Julgamento de Aníbal Gomes no Supremo por promessa de propina de R$ 800 mil fica para 2020

Julgamento de Aníbal Gomes no Supremo por promessa de propina de R$ 800 mil fica para 2020

Ação Penal da Lava Jato contra ex-deputado federal está no STF desde 2016 e começou a ser julgada na terça, mas contou apenas com sustentações orais da defesa e da acusação; ministra Cármen Lúcia afirma que processo será retomado no início do próximo ano

Paulo Roberto Netto

12 de dezembro de 2019 | 07h00

O julgamento no Supremo Tribunal Federal da ação penal contra o ex-deputado federal Aníbal Gomes (DEM-CE) ficará para 2020. O ex-parlamentar é acusado de prometer pagamento de R$ 800 mil em propinas ao ex-diretor de abastecimento da Petrobrás, Paulo Roberto Costa, para permitir e facilitar acordos entre a Petrobrás e empresas de praticagem da Baixada Santista e de São Sebastião (SP) atuantes na Zona de Portuária 16.

O ex-deputado federal Aníbal Gomes (DEM-CE). Foto: Dida Sampaio / Estadão

A primeira sessão do julgamento, realizada nessa terça-feira, 10, ouviu somente as manifestações da defesa e da Procuradoria-Geral da República (PGR). Segundo a ministra Cármen Lúcia, o caso será retomado pela Corte no início do ano que vem, visto que a última sessão do Supremo em 2019, marcada para o dia 17, deverá se debruçar sobre casos urgentes.

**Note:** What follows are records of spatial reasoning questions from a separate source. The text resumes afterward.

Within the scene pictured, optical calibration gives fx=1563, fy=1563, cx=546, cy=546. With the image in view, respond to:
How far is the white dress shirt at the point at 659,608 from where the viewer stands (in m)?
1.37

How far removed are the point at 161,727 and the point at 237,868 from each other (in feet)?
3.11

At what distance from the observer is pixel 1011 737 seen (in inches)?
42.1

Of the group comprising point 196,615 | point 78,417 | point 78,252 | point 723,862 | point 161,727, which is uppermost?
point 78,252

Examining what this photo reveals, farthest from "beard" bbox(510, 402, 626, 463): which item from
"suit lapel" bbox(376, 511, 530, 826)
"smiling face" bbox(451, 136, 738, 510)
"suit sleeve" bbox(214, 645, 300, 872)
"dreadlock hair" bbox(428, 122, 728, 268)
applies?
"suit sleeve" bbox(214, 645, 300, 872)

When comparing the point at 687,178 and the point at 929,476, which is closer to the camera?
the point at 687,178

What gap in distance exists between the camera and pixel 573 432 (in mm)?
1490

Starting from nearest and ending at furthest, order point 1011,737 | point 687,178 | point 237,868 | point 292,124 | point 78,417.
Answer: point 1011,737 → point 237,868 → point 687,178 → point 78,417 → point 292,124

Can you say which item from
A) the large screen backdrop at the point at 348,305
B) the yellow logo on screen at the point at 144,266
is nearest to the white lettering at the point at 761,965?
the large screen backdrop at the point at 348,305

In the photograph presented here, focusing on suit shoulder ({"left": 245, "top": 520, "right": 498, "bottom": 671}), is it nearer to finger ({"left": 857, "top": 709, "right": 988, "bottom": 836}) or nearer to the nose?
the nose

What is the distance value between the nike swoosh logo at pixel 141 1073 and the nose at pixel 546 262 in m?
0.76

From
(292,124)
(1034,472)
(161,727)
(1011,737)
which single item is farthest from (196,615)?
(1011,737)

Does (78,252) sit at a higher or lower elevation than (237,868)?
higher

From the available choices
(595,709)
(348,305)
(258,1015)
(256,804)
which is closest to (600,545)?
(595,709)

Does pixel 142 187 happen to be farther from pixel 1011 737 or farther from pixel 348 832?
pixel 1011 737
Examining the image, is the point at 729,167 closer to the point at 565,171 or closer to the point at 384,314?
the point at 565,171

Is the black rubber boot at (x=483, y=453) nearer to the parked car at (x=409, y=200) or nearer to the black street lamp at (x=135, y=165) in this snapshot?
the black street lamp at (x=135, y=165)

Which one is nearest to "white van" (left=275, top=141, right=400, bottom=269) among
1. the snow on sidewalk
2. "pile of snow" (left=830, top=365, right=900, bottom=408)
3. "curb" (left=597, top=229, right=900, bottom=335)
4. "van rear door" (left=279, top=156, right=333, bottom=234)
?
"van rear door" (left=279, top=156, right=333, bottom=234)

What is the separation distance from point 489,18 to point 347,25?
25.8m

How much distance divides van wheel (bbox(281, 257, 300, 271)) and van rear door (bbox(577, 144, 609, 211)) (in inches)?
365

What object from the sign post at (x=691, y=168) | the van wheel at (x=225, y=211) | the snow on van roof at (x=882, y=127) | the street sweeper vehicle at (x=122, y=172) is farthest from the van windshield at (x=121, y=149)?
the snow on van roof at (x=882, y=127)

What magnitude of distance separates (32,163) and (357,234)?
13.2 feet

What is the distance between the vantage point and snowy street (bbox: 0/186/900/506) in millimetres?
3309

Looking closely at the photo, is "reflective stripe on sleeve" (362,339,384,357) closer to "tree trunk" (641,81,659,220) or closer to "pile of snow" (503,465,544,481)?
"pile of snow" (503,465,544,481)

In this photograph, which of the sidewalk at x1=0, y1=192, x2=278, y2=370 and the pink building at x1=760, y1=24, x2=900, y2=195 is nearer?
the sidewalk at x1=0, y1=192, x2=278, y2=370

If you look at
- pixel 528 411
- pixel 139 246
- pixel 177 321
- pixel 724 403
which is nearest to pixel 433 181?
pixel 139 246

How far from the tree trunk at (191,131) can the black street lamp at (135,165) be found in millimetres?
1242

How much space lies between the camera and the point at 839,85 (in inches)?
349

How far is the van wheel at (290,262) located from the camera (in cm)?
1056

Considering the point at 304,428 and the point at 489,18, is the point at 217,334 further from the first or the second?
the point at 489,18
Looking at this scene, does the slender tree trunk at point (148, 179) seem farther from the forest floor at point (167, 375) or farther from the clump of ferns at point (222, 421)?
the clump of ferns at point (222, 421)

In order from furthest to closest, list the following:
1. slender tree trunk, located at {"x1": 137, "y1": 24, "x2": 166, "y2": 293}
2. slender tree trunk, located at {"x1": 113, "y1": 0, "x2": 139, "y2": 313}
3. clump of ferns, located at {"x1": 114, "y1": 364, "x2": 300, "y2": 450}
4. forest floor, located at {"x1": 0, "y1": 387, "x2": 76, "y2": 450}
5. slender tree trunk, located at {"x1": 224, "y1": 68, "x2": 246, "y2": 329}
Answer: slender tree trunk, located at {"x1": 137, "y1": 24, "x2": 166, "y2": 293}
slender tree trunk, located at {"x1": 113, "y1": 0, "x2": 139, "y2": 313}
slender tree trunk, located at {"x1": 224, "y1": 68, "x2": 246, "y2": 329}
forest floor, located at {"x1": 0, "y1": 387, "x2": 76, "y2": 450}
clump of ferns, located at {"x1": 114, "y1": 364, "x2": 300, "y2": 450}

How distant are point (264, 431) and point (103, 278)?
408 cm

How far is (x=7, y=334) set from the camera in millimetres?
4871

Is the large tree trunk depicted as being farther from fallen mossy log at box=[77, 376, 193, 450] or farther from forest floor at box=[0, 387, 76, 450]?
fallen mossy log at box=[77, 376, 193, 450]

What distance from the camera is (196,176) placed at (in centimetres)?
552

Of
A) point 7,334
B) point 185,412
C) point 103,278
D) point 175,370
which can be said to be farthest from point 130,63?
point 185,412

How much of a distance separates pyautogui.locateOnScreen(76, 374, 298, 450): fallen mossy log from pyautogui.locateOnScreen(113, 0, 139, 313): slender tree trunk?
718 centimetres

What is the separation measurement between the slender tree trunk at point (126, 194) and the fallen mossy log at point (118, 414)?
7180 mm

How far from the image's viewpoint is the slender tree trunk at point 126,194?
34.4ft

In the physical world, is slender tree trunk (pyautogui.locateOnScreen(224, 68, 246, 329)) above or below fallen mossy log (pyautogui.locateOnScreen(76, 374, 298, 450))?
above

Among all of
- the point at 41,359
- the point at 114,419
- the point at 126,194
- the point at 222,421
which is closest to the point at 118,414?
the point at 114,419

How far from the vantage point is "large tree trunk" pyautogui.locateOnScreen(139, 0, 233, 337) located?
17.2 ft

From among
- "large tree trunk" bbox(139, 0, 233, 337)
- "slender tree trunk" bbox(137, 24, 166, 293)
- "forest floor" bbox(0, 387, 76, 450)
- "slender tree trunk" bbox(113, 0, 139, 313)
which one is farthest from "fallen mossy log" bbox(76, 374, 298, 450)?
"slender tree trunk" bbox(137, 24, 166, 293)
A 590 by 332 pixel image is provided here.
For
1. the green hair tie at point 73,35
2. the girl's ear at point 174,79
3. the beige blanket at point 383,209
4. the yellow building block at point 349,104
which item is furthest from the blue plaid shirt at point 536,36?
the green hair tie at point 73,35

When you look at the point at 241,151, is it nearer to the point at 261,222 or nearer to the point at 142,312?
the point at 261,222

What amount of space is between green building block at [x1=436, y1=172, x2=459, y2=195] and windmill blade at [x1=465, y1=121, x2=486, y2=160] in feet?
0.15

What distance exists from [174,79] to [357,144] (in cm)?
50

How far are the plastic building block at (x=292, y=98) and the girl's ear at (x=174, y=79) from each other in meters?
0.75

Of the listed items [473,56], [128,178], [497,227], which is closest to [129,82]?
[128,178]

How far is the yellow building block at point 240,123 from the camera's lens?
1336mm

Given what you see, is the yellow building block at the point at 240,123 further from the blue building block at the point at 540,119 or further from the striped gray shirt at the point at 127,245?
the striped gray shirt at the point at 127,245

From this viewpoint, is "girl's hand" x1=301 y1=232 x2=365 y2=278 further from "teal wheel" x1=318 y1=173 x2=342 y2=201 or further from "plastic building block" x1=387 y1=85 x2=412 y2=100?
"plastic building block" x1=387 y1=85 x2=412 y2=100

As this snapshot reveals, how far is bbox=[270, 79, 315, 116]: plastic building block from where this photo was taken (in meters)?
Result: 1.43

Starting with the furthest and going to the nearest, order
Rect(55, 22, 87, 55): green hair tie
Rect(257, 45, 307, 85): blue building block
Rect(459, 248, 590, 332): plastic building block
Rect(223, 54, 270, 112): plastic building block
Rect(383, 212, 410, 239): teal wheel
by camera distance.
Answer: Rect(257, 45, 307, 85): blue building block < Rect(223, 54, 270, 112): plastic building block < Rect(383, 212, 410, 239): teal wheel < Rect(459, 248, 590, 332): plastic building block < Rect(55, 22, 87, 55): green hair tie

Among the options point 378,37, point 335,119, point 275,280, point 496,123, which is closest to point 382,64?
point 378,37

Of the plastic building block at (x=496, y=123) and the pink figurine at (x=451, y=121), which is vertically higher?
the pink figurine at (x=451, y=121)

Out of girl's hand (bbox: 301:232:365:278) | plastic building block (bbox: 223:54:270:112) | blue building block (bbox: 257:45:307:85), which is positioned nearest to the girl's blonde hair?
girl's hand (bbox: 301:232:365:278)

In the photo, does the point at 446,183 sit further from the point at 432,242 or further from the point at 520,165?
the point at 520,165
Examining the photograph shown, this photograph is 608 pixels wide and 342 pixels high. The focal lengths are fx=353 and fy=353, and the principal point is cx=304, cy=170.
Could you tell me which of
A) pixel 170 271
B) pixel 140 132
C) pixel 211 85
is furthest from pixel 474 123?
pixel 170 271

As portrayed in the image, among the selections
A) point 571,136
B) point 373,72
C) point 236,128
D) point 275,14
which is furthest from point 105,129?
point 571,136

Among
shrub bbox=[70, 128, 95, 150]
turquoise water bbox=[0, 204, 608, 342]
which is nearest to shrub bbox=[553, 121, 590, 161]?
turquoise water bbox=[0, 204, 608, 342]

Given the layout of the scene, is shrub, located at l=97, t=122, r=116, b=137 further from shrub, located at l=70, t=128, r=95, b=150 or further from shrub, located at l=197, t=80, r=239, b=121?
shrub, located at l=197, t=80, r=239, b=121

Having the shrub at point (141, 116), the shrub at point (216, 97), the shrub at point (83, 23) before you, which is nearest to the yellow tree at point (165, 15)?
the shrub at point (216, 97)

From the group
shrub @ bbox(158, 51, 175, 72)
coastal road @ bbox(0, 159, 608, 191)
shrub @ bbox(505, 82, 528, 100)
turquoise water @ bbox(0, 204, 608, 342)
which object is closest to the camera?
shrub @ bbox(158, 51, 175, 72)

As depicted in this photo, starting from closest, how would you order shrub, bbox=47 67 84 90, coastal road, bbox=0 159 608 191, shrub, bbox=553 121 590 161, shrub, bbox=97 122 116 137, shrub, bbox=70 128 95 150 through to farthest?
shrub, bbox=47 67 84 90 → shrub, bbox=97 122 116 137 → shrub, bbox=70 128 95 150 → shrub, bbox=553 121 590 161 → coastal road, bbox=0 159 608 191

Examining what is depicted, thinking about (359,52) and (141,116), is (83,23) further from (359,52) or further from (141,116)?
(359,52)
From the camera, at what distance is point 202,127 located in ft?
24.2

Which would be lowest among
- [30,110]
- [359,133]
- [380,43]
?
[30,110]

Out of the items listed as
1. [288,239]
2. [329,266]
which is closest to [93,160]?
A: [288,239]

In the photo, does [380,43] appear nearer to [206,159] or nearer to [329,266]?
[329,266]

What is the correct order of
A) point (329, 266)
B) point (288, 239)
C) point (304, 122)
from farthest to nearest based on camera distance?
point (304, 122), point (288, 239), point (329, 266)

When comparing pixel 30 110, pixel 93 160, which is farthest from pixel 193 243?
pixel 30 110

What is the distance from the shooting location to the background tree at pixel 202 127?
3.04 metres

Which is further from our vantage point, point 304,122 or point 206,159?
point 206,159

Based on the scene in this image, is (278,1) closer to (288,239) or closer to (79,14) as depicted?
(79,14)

Até hoje, o único político condenado pelo Supremo na Lava Jato é o ex-deputado federal Nelson Meurer (PP–PR), sentenciado a 13 anos, nove meses e dez dias de prisão por corrupção passiva e lavagem de dinheiro. Meurer segue em liberdade devido a recursos que precisam ser julgados pela Corte.

Em junho, o ‘Estado’ mostrou que processos da Lava Jato no Supremo caminham a passos lentos. A ação penal contra Gomes, por exemplo, ficou um ano parado no gabinete do ministro Celso de Mello, revisor da Lava Jato na Segunda Turma. Em agosto deste ano, o decano liberou o caso para julgamento.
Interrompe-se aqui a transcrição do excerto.